Well, we are very well equipped. We've engaged in some sustainability programs, and a lot of farmers are engaged in these new programs. We support them with a subsidy to the use of certain less pesticide-intensive way, using less pesticides really. And we're carefully selecting raw materials in order to allow us to identify several batches of product that can be reused pursuant to, well, the market conditions. Not all the countries have those restrictions or tolerance. The European Union is the king of intolerance. You can't import anything that has more than a 0.001 parts per million in pesticides. It is 1% in the U.S. It is 3% in Japan. So we are trying to classify the potential supply based on the potential uses. Our lab in India is the best one, which allows us to have a strong capacity doing selection, which others can't do; unless they are at state. I believe the sales in India will have a very promising year. We've got open contracts for the rest of the period in India.

U
Unknown Analyst

I also have an additional long-term question. Inflation is going to remain high for quite some time, prices will go up.

U
Unknown Executive

Inflation of raw materials?

U
Unknown Analyst

No, inflation in general.

U
Unknown Executive

Logistics, personnel, there are many areas in the world ..

U
Unknown Analyst

A company like Ebro finds it difficult to pass on these prices to consumers, to clients. Do you anticipate lower margins and profitability going forward? So it's not only one-offs that we've discussed.

U
Unknown Executive

I disagree with you. We are the fastest in increasing prices. So we have a key differential edge. It takes us only 2 months when it takes others 2 years -- 3 or 4 months. I mean, that shows you how brilliant we are in Ebro Foods, leading change processes, benefiting ourselves with margins, that's having a very strong edge against the competition. It takes others 1 year, let's say. And I think this is a very positive effect, not a negative one, at all.

U
Unknown Analyst

Do you expect to recover any margins or profitability?

U
Unknown Executive

Of course. The Q1 problem, if we compare it with the best quarter of the company, was exclusively related to one of our markets. And will we reflect all this margins of the U.S. in the second quarter or the third quarter?

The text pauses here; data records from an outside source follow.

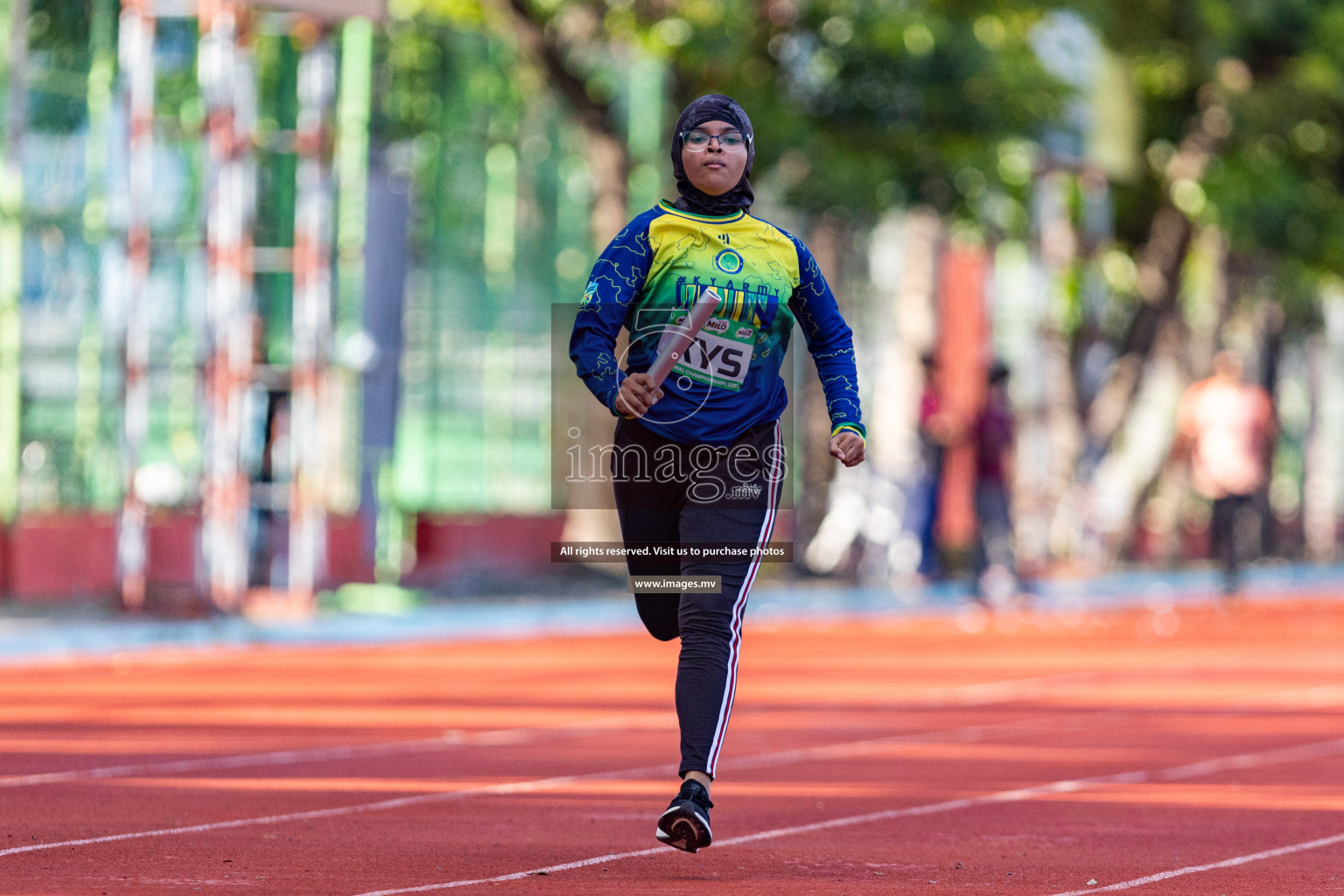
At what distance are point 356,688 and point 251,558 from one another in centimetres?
676

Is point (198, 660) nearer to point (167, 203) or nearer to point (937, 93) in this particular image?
point (167, 203)

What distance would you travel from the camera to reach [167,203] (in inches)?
856

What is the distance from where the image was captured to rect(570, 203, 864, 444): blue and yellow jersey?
691 cm

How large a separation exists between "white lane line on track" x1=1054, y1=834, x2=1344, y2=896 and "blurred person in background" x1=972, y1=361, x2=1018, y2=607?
41.8 ft

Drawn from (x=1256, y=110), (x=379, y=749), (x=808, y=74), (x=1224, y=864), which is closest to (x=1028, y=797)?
(x=1224, y=864)

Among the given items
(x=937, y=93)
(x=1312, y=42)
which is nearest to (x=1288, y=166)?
(x=1312, y=42)

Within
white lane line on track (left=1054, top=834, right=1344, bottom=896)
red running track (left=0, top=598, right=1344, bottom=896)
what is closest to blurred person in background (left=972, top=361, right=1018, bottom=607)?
red running track (left=0, top=598, right=1344, bottom=896)

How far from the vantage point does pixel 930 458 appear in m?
22.7

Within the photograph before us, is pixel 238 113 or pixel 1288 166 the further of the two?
pixel 1288 166

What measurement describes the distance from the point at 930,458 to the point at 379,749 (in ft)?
42.3

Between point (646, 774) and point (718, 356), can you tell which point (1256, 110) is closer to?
point (646, 774)

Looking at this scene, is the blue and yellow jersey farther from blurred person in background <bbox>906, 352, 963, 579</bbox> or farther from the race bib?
blurred person in background <bbox>906, 352, 963, 579</bbox>

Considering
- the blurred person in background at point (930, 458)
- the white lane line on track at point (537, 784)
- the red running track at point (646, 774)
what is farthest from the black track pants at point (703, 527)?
the blurred person in background at point (930, 458)

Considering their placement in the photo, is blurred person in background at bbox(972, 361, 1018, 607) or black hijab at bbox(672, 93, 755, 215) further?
blurred person in background at bbox(972, 361, 1018, 607)
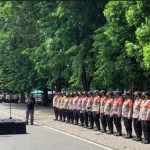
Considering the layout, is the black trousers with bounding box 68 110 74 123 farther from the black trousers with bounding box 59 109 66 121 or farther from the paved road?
the paved road

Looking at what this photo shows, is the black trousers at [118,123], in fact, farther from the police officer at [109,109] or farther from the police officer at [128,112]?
the police officer at [128,112]

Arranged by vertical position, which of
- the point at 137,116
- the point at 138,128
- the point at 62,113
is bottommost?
the point at 138,128

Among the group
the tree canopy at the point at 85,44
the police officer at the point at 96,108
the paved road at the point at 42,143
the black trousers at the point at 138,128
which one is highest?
the tree canopy at the point at 85,44

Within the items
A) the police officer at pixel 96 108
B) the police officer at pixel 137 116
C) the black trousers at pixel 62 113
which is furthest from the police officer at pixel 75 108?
the police officer at pixel 137 116

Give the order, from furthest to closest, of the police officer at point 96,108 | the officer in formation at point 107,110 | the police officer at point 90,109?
the police officer at point 90,109
the police officer at point 96,108
the officer in formation at point 107,110

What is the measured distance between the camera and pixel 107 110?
1727 cm

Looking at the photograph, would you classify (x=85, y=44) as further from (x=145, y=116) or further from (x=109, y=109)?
(x=145, y=116)

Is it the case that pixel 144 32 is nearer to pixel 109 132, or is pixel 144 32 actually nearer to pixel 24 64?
pixel 109 132

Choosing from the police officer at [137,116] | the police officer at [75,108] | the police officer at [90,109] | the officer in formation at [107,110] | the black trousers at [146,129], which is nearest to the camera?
the black trousers at [146,129]

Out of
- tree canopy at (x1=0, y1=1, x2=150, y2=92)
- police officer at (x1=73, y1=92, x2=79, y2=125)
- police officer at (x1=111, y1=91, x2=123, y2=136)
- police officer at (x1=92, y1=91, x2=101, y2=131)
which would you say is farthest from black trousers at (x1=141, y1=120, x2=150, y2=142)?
police officer at (x1=73, y1=92, x2=79, y2=125)

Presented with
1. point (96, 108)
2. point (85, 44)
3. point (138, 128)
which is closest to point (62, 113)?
point (85, 44)

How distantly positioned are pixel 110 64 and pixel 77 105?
2917 mm

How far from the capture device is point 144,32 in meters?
14.0

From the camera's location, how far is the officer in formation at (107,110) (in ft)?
47.0
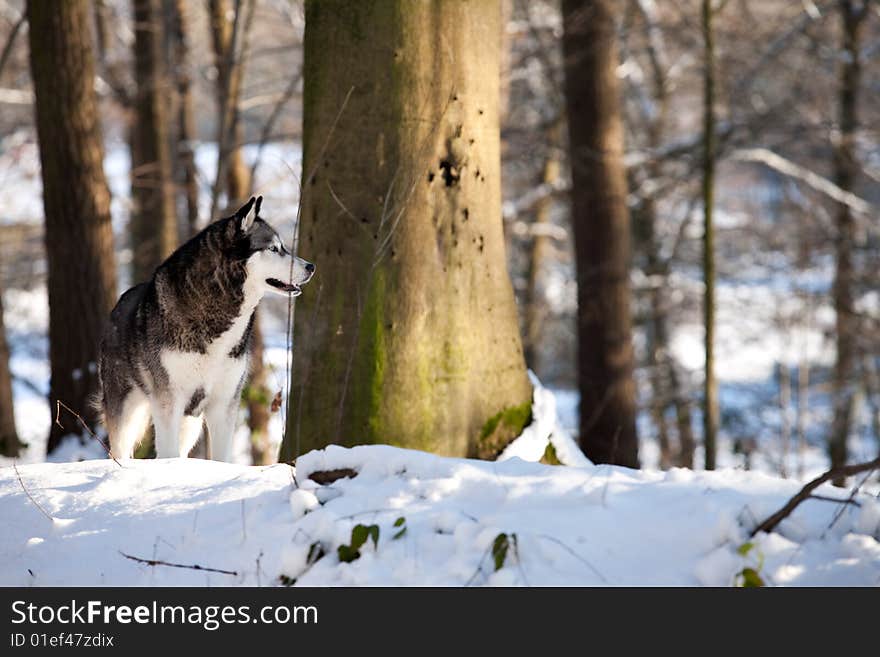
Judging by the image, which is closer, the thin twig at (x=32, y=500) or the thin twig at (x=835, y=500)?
Answer: the thin twig at (x=835, y=500)

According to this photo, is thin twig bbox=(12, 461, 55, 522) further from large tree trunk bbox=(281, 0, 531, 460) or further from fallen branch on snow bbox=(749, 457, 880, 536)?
fallen branch on snow bbox=(749, 457, 880, 536)

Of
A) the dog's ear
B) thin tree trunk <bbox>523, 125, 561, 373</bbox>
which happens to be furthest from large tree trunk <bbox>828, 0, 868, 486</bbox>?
the dog's ear

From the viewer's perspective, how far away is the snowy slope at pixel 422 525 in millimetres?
3629

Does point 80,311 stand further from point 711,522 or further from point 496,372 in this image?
point 711,522

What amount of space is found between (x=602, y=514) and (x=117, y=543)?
6.88 feet

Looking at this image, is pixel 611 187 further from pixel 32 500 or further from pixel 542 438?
pixel 32 500

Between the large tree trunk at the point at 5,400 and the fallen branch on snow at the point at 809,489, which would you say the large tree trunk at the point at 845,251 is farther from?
the fallen branch on snow at the point at 809,489

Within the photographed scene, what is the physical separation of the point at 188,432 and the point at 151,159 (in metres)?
8.15

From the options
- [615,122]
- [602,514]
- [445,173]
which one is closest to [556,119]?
[615,122]

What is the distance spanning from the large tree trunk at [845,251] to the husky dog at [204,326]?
1182cm

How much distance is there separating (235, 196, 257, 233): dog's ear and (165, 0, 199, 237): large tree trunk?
740 centimetres

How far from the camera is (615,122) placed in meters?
10.6

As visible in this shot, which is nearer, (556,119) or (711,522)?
(711,522)

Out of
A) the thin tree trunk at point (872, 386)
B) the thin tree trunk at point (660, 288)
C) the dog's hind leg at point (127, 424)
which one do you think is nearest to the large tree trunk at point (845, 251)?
the thin tree trunk at point (872, 386)
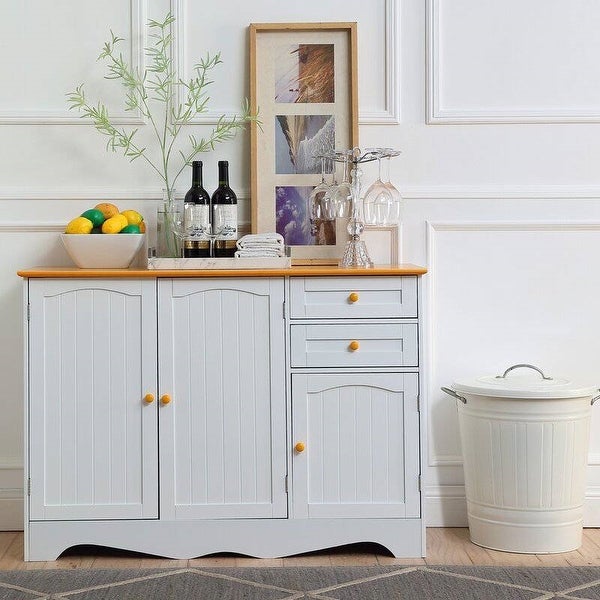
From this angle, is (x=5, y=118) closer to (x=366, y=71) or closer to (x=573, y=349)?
(x=366, y=71)

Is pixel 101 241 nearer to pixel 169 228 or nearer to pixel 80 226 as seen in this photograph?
pixel 80 226

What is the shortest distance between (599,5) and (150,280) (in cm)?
184

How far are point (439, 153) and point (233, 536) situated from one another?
58.6 inches

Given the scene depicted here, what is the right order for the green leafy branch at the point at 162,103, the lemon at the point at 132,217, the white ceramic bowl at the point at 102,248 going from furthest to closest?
the green leafy branch at the point at 162,103, the lemon at the point at 132,217, the white ceramic bowl at the point at 102,248

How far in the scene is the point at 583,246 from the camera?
124 inches

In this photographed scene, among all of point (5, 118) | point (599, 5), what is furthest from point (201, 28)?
point (599, 5)

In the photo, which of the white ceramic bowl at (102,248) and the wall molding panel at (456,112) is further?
the wall molding panel at (456,112)

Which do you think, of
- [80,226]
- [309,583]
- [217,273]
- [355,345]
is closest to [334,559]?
[309,583]

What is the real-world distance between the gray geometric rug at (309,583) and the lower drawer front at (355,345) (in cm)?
62

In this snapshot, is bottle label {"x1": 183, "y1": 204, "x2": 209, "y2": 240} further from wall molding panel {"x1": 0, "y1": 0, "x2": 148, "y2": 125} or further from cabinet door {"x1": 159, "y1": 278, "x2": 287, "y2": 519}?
wall molding panel {"x1": 0, "y1": 0, "x2": 148, "y2": 125}

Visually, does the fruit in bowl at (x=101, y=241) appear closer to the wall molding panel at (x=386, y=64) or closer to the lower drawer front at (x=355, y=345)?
the wall molding panel at (x=386, y=64)

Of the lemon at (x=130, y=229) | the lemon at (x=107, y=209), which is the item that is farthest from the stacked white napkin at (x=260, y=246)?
the lemon at (x=107, y=209)

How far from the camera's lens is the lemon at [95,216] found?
291 cm

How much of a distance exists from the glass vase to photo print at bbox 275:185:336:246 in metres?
0.36
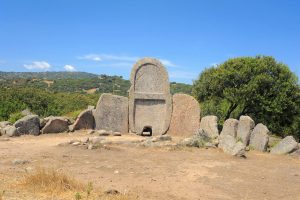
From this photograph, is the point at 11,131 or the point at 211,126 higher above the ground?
the point at 211,126

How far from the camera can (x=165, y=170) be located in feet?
36.3

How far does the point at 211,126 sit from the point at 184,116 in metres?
1.76

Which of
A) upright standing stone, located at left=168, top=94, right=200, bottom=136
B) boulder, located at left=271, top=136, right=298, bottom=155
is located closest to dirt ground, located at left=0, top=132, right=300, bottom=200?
boulder, located at left=271, top=136, right=298, bottom=155

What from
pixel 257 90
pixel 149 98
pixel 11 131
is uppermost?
pixel 257 90

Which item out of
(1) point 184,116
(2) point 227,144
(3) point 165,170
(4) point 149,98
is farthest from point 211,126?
(3) point 165,170

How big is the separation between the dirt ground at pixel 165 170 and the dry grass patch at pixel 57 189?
1.06ft

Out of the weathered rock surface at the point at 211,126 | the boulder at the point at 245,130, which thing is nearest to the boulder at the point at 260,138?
the boulder at the point at 245,130

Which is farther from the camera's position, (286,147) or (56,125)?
(56,125)

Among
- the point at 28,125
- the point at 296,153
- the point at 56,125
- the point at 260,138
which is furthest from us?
the point at 56,125

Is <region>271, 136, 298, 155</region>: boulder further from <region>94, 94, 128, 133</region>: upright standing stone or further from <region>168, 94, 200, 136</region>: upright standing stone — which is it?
<region>94, 94, 128, 133</region>: upright standing stone

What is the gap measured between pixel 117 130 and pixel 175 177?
859cm

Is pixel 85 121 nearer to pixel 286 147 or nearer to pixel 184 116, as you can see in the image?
pixel 184 116

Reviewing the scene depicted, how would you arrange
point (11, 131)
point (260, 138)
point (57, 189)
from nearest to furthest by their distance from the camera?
point (57, 189) → point (260, 138) → point (11, 131)

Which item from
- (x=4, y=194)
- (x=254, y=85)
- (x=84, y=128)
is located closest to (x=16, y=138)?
(x=84, y=128)
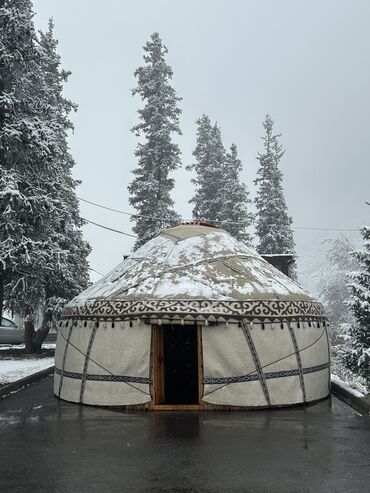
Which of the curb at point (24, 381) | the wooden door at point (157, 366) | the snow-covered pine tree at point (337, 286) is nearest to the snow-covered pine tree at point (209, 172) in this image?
the snow-covered pine tree at point (337, 286)

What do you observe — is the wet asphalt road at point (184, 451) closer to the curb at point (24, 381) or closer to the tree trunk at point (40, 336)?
the curb at point (24, 381)

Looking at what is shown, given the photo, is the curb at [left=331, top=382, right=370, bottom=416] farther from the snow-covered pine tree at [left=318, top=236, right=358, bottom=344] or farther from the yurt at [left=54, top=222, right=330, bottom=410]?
the snow-covered pine tree at [left=318, top=236, right=358, bottom=344]

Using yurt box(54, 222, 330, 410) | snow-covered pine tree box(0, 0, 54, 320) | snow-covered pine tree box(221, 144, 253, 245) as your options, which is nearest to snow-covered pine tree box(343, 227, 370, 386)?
yurt box(54, 222, 330, 410)

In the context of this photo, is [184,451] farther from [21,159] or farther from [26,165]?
[26,165]

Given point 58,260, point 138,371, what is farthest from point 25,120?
point 138,371

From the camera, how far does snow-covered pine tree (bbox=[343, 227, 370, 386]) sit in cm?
994

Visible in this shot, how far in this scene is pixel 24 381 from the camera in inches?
429

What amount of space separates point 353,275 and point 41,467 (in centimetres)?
726

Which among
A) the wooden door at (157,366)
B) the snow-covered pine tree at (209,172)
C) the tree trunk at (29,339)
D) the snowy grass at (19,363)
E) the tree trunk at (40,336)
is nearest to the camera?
the wooden door at (157,366)

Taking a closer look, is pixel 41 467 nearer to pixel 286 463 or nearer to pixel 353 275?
pixel 286 463

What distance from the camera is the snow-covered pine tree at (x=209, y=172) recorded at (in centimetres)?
2967

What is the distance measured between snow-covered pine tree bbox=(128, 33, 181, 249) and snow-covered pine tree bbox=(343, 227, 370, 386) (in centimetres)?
1389

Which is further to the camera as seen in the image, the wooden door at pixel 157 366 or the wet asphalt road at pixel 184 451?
the wooden door at pixel 157 366

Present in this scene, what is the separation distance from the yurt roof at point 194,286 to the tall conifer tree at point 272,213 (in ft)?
62.6
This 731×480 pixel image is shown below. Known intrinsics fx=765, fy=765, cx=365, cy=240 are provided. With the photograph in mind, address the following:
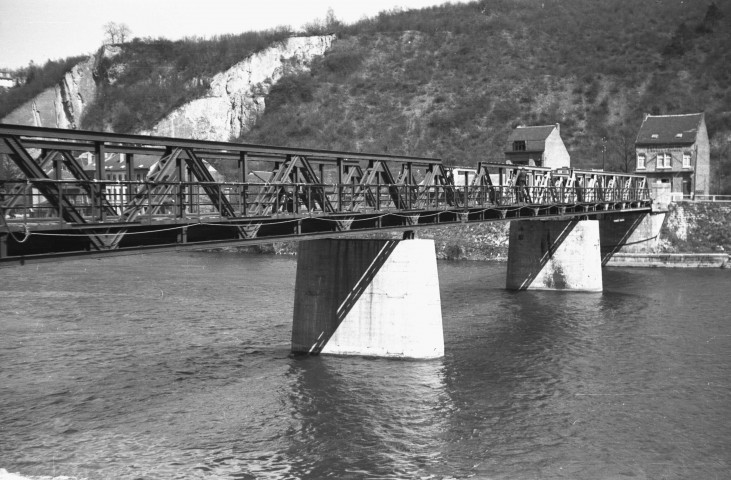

By year-end, we will fully recover everything and catch up. The last month, March, was much better than January and February. Things seem to go on a good direction today. I think we are going to recover margins compared with the best period in history. We've lost EUR 15 million in EBITDA, but if you do the qualitative analysis, it's a completely different interpretation. If you just focus on the quantities, obviously, it's different. But if you focus on quality, what a positive result. Any other questions? Well, thank you very much, indeed. Goodbye.